# Throttlestop is not lowering my temps



## lecosze1 (Jun 21, 2021)

i had this problem before and it was my vent, but now is presenting agin on my laptop, the temp always goes over 90 degree , it only removed the thermal throttling but th e temp are the same


----------



## Toothless (Jun 21, 2021)

Well, it did as the name says which was stop your throttling. You're trying to cool 80w package in a laptop and without dropping clocks and voltages I'm curious to what you think you're getting at. It's a laptop, expect 90c.


----------



## lecosze1 (Jun 21, 2021)

Toothless said:


> Well, it did as the name says which was stop your throttling. You're trying to cool 80w package in a laptop and without dropping clocks and voltages I'm curious to what you think you're getting at. It's a laptop, expect 90c.


so? instead off blaming me, help me understand what should i do,not everyone is expert of this thing


----------



## Toothless (Jun 21, 2021)

Who said I was blaming you? lol

If you want cooler temps, drop the voltage. You'll probably need to lock the clockspeeds. Honestly 95c isn't going to kill it.


----------



## lecosze1 (Jun 21, 2021)

Toothless said:


> Well, it did as the name says which was stop your throttling. You're trying to cool 80w package in a laptop and without dropping clocks and voltages I'm curious to what you think you're getting at. It's a laptop, expect 90c.


drop to what number ?


----------



## nguyen (Jun 21, 2021)

you can lower to -200mV on the CPU core, that would reduce the temperature a little.
To gauge how much undervolt is helping, try doing some Cinebench R23 with and without undervolting and check the max temperature and Cinebench score.


----------



## Toothless (Jun 21, 2021)

lecosze1 said:


> drop to what number ?


Voltage offset, then clockspeed. Or just follow what nguyen said up there.


----------



## Bill_Bright (Jun 21, 2021)

You said last time it was the vent - are you sure the interior is clean of heat-trapping dust and the fan(s) is/are spinning properly? If clean and fans are working, try blasting a desk fan across the computer. If that works, I recommend the use of a cooling pad with its own external power supply so you don’t put more strain on the notebook, causing it to generate even more heat. But sadly, pads with external power supplies are getting harder to find. So if your pad runs off USB power only, I recommend using a USB Wall Adapter to power the pad whenever possible.

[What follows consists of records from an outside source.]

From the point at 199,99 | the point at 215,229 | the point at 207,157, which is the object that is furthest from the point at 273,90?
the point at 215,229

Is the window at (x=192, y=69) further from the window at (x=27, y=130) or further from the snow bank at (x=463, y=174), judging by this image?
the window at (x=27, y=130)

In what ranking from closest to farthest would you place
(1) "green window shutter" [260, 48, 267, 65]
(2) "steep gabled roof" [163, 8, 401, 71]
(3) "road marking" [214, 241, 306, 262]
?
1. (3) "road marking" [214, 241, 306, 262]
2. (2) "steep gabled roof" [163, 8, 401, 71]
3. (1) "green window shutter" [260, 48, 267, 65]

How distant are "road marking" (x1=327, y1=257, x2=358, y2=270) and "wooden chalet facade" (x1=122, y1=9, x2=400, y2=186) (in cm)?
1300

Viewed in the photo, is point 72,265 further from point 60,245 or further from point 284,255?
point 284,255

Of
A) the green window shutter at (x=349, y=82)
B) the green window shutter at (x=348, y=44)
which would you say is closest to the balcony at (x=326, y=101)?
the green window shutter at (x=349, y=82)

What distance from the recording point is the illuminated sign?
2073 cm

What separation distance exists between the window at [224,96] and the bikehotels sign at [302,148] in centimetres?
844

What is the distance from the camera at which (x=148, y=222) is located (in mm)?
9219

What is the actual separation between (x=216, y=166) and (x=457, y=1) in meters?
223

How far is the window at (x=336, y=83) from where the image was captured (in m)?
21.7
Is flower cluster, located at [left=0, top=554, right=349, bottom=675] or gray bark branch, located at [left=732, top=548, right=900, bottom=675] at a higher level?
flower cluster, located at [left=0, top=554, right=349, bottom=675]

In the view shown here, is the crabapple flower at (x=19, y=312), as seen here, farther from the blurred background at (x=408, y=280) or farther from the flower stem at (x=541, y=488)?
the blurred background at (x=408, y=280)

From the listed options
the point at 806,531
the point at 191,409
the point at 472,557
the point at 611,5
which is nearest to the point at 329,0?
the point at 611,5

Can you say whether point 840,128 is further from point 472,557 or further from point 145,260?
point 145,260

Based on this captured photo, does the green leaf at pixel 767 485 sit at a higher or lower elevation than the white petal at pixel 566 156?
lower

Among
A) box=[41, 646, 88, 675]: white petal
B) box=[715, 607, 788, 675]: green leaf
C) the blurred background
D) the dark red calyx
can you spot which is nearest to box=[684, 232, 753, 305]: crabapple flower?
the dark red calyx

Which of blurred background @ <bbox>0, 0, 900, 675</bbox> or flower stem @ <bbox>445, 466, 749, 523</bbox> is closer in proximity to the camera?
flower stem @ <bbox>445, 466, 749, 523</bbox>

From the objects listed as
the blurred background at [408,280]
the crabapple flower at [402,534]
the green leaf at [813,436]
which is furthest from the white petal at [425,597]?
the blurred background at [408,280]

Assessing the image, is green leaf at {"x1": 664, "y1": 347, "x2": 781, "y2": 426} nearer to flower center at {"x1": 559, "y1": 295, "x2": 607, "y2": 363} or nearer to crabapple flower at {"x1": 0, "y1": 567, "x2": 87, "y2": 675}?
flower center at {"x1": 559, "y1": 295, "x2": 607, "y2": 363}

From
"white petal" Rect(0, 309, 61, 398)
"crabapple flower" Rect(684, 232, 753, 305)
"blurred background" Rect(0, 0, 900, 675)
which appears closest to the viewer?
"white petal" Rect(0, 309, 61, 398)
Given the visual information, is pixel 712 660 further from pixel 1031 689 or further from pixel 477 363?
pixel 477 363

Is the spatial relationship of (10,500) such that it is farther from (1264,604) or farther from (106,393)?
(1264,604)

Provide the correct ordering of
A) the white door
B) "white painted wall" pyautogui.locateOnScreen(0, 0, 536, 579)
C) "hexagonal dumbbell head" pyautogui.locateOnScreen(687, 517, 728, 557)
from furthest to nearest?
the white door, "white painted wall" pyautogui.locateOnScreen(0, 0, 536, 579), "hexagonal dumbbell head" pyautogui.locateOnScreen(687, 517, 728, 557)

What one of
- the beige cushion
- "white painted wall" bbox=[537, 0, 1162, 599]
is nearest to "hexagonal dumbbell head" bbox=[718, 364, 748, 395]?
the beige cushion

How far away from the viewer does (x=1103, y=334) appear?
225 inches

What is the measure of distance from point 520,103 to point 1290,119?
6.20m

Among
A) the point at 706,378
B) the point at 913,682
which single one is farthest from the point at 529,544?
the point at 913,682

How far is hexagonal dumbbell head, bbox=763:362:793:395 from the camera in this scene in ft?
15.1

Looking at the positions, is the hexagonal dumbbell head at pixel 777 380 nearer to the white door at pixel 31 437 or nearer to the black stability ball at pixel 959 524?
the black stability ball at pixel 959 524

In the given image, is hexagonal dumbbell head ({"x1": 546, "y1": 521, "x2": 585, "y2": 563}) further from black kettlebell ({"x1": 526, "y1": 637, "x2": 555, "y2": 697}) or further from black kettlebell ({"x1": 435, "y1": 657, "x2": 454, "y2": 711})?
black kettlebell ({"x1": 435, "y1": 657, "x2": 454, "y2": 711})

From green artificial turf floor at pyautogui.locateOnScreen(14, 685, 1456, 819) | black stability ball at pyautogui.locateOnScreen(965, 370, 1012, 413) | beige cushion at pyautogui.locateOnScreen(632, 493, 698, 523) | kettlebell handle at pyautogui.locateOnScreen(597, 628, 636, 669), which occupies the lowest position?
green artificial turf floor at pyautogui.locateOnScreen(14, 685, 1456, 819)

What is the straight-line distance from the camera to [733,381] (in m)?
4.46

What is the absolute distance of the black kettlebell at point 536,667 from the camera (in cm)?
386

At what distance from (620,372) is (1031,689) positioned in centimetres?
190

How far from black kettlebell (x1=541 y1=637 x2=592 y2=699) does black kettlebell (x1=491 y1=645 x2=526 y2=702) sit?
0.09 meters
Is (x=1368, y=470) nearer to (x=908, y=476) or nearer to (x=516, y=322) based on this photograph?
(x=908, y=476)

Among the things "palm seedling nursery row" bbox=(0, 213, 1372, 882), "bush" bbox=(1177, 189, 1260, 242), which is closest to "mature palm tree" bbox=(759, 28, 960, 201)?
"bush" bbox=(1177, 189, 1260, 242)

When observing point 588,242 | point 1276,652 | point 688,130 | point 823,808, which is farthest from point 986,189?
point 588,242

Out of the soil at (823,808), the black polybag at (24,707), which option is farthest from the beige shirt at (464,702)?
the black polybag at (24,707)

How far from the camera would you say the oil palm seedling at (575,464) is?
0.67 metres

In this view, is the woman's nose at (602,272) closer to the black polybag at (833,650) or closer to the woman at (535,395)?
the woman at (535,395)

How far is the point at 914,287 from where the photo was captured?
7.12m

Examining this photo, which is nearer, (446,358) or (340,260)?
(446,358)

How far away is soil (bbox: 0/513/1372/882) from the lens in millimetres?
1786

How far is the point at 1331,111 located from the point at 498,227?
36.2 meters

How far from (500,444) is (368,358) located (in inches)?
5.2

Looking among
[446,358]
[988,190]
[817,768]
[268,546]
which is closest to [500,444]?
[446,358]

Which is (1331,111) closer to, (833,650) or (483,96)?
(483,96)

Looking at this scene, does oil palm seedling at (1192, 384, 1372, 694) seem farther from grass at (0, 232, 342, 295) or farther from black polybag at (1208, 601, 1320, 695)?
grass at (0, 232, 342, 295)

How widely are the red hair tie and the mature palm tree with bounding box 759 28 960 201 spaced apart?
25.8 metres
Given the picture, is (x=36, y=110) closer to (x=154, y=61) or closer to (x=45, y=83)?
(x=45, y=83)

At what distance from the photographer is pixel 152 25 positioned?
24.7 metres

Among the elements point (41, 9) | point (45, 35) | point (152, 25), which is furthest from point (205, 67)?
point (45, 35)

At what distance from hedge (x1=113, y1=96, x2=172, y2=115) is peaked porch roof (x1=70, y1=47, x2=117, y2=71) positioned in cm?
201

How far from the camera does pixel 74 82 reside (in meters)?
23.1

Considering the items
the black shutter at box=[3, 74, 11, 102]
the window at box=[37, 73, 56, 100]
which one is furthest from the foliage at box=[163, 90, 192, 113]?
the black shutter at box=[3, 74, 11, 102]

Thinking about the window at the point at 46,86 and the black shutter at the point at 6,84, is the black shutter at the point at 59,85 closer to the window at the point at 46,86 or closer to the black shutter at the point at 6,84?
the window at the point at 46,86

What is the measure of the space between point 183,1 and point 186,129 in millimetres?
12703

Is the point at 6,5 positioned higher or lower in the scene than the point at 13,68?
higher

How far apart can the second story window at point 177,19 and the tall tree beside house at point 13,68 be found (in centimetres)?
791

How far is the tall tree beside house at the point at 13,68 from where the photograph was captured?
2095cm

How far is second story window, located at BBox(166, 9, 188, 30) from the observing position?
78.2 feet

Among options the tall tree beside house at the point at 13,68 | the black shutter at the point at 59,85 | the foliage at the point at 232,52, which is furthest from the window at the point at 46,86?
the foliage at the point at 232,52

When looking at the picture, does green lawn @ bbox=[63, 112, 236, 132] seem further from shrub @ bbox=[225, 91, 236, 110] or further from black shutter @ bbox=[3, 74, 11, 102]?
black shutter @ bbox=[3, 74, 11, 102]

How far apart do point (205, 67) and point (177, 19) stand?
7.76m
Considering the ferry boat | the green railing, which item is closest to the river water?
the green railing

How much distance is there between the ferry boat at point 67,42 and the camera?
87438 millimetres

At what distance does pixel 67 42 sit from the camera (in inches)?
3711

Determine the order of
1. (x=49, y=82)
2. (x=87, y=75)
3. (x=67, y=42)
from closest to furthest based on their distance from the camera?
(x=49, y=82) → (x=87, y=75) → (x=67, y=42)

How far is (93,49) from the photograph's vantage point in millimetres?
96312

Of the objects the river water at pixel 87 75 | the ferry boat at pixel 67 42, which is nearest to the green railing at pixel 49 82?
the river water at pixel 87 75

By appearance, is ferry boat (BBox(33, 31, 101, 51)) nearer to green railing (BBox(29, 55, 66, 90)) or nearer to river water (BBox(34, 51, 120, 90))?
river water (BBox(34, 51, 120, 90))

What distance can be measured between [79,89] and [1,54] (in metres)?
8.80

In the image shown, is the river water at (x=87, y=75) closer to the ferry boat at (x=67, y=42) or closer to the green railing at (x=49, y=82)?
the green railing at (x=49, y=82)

Beyond that, as Toothless noted, "it's a laptop". Manufacturers can pack the horsepower of PC into a tiny laptop case, but not the cooling capability. They are great for what they were originally designed to be - "portable" computers for school and office tasks - but not for demanding tasks. So despite what the laptop marketing weenies want everyone to believe, laptops don't make good gaming machines or "desktop replacements".


----------



## AOne (Jun 21, 2021)

Just looking at the name of the thread  (all caps) and the attitude in the first few post, totally evaporated my willingness to help


----------



## unclewebb (Jun 21, 2021)

When your CPU is running at over 60°C when lightly loaded, it is either bad design or time for a cleaning. What is your room temperature? During the summer it can be much more difficult to get reasonable temperatures out of some laptops. 

You have a 7th Gen CPU. When was the last time you disassembled your laptop for a thorough cleaning? Have you ever replaced the thermal paste? What did you use? These are the first things to do when you have cooling issues. An undervolt will help. It will not fix anything if the real problem is bad design or a laptop that has not been properly maintained.


----------